SQL 結果で曜日を表示する必要がある場合は、DAYNAME() BIF を使用できます。その使用方法とサンプル結果を図 4 に示します。

さまざまなフォーマットを使った SQL トリック

i5 サーバー上のすべての SQL テーブル (ファイルでいいでしょう) の日付形式がネイティブだったら素晴らしいと思います。おそらく、さまざまな数値や文字形式で保存されている旧ファイル・システムの日付データを処理する必要がない、素晴らしい世界になるでしょう。しかしそれでも我々のほとんどは、実日付フィールド・データと数値フィールドや文字フィールドに保存された旧型日付データが混じったデータを扱う必要があります。しかし、恐れることはありません。SQL の date BIF を使用できます。それらをまずある日付形式に変換する必要があります。
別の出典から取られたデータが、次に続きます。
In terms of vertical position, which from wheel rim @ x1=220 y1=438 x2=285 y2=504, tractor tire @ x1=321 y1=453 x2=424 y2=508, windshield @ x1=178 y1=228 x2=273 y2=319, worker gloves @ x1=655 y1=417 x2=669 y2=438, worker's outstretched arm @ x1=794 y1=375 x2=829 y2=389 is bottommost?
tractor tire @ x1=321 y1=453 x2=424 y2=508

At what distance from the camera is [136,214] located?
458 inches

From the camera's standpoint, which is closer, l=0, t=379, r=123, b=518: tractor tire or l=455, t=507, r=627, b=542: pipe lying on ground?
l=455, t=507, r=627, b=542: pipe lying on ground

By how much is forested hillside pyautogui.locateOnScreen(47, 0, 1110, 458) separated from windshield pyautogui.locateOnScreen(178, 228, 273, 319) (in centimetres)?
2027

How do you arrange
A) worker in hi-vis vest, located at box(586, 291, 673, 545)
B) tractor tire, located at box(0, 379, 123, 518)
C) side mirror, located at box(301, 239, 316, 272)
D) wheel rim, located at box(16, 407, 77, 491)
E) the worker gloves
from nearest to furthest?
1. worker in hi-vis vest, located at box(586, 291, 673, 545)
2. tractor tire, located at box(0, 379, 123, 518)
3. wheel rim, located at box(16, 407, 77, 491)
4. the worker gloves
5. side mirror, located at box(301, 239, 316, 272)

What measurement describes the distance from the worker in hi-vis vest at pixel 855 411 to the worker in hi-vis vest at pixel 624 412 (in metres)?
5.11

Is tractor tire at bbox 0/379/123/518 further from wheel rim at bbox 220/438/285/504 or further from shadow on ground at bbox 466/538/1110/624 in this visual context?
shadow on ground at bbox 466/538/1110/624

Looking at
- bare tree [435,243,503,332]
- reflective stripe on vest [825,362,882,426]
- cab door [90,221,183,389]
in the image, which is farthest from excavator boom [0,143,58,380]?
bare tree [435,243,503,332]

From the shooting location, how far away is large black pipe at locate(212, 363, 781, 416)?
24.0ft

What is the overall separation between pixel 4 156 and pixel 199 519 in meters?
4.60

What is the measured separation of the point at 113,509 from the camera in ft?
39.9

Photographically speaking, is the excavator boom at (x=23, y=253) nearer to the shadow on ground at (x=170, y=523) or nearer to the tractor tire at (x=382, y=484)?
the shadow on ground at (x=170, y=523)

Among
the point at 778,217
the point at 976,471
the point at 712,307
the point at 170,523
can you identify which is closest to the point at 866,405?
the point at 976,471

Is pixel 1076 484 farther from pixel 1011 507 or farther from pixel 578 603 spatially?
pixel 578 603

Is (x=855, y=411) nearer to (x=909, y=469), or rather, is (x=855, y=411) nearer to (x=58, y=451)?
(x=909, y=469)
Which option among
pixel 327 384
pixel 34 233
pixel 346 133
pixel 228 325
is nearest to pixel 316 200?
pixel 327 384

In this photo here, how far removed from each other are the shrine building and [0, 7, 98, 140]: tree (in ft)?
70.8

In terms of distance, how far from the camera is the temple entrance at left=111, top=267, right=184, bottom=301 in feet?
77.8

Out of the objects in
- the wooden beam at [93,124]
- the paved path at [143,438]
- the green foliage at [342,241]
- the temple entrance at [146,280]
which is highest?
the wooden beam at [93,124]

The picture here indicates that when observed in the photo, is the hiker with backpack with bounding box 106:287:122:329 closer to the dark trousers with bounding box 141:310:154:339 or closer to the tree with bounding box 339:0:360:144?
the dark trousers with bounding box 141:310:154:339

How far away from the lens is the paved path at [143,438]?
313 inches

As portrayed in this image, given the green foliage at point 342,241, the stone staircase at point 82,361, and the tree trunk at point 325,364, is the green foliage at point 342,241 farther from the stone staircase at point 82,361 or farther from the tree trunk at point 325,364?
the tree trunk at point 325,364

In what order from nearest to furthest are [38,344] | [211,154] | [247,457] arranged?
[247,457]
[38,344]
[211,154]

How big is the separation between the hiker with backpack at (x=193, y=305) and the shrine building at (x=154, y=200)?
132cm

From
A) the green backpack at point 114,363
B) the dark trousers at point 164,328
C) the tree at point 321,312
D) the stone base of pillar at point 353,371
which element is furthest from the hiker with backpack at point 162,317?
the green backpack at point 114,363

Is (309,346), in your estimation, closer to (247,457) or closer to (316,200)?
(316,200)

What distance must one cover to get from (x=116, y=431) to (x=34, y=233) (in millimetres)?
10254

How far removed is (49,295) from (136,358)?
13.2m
シリアル番号形式で保存された日付データを見つけるのは珍しいことではありません。ネイティブ日付フィールドにするまで、(050302 など) mmddyy 形式で保存された数字を簡単に日付計算することはできないでしょう。しかし、基準日があるシリアル形式で保存された日付ならば、日付計算はできるでしょう。例えば、数字 1 が 1/1/1980 を表している場合、数字 2 は 1/2/1980 を意味する、といった具合です。これらの数字にはシリアル計算が可能で、日を加減算できます。魅力的とは言えませんが、うまくいきました。

基底数がわかっていさえすれば、シリアル番号を日付に変換できます。例えば、Select date(722815) は 1980/01/01 を返します。したがって、この例では、SrlDate という数値フィールドがある場合 (1 は 1/1/1980、2 は 1/2/1980)、この SQL が返す有効な日付タイプは次のようになります。

Select date(SrlDate + 722814) from MyFile

その他の数値フィールドと文字フィールドには、mmddyy (6 ビット長の数値または文字フィールド)、yyyymmdd (8 ビット長の数値または文字フィールド)、年 (2 または 4 桁)、月、および日ごとにフィールドが異なるなど、日付データが入っています。

これからお示しする例では、SQL の日付タイプに変換する必要がある数値または文字の日付データの段階を設定しています。この例では、年 (4 桁)、月、および日ごとにフィールドが異なっています。SQL Digits() BIF を連結文字 || とともに使用して、文字列を作成します。この SQL ステートメントは、以下のエントリから日付を返します。

select
date(digits(ordyear) || '-' || digits(ordmonth) || '-' || digits(ordday))
from MyFile

最後の 2 つの例では、SQL date() BIF は賢く、数値が渡されている (シリアル日付を表す数字を使用した場合) また、文字値が yyyymmdd 形式で渡されているか認識しているのがわかると思います。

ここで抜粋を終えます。